Your copy should start at the line with "a era do capital improdutivo" and end at the line with "Choices and Illusions: How" in the data below. Transcribe only those lines, exactly, pictures excluded.

> DATA EXTRACT:
:::::

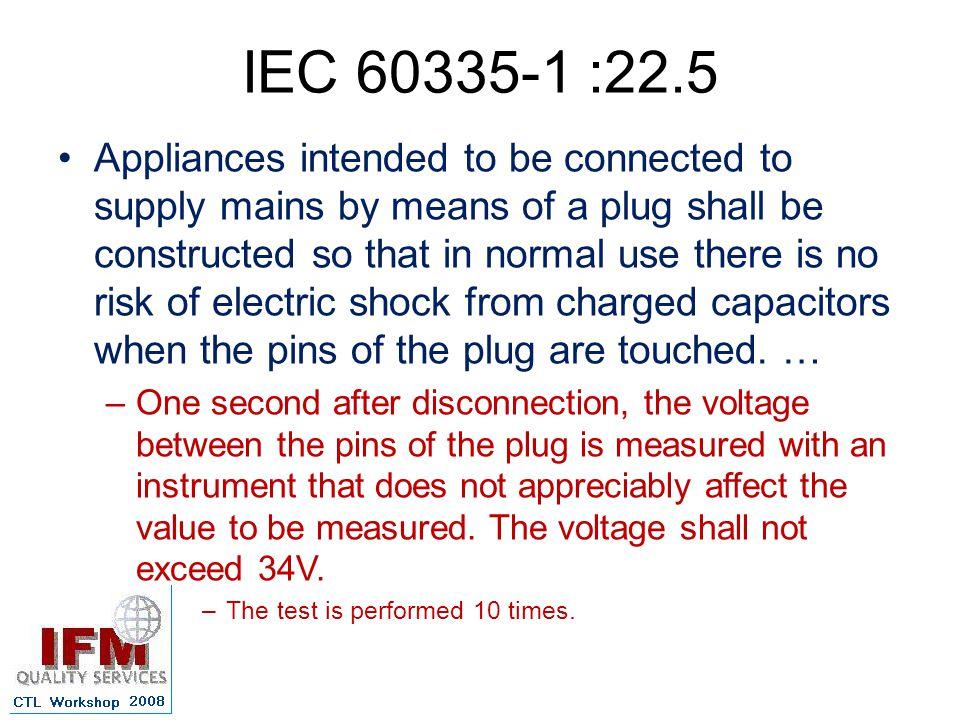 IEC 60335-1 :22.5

:::::

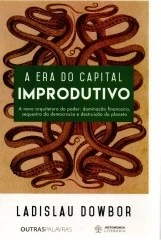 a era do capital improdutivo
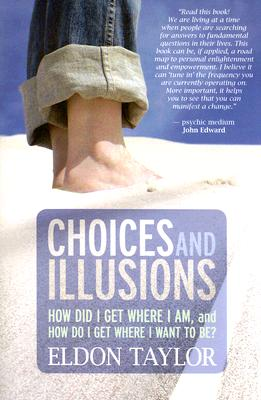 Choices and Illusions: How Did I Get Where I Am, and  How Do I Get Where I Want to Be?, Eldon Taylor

:::::

> TASK RESULT:
 a era do capital improdutivo
 Choices and Illusions: How Did I Get Where I Am, and  How Do I Get Where I Want to Be?, Eldon Taylor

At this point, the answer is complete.